** DATA FOR THIS TASK **
-- Opening Marker --
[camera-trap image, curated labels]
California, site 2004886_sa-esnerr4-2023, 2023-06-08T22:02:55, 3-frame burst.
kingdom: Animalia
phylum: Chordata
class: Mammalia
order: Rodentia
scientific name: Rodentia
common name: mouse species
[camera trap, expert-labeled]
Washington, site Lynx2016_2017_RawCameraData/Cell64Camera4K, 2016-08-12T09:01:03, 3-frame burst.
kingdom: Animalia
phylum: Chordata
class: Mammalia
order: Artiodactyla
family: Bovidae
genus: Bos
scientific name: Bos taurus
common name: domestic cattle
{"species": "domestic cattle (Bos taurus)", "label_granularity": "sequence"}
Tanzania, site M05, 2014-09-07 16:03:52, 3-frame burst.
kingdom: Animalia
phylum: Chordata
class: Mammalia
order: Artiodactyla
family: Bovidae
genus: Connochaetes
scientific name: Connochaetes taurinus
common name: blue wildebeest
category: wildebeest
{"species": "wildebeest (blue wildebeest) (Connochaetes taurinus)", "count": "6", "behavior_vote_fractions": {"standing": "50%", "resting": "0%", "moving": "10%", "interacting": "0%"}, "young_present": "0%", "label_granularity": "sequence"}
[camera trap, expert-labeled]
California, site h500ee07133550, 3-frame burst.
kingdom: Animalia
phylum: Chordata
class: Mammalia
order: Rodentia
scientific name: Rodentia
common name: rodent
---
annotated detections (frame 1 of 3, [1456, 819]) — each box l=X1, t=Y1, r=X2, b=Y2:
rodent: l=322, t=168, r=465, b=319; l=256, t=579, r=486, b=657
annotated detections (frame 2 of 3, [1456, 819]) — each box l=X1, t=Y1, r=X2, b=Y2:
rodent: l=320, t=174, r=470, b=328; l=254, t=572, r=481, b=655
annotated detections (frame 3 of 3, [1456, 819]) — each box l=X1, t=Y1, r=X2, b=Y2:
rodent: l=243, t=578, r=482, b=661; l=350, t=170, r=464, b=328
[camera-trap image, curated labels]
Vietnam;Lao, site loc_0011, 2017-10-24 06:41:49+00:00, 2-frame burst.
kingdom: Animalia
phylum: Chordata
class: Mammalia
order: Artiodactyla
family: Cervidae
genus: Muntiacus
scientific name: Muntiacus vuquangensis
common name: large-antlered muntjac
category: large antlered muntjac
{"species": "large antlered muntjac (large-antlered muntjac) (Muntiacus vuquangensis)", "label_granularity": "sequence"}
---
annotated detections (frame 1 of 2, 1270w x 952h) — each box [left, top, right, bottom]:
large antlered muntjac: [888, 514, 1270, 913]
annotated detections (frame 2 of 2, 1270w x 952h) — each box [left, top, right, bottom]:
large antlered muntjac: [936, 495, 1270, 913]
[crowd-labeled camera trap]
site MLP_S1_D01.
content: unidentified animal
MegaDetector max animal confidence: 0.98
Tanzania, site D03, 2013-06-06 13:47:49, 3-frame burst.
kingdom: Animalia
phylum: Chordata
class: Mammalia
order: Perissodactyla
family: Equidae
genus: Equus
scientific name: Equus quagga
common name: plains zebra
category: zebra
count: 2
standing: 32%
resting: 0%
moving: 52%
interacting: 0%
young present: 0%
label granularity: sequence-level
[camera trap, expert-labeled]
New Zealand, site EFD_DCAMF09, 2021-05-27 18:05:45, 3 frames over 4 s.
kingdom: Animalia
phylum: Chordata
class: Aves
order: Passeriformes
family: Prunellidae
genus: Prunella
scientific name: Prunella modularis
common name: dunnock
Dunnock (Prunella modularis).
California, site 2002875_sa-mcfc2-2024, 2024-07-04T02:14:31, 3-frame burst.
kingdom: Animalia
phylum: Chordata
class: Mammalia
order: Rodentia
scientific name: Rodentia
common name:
-- Closing Marker --
** TASK **
Search the data for "interacting". Copy each line that has it.

** TASK RESULT **
{"species": "wildebeest (blue wildebeest) (Connochaetes taurinus)", "count": "6", "behavior_vote_fractions": {"standing": "50%", "resting": "0%", "moving": "10%", "interacting": "0%"}, "young_present": "0%", "label_granularity": "sequence"}
interacting: 0%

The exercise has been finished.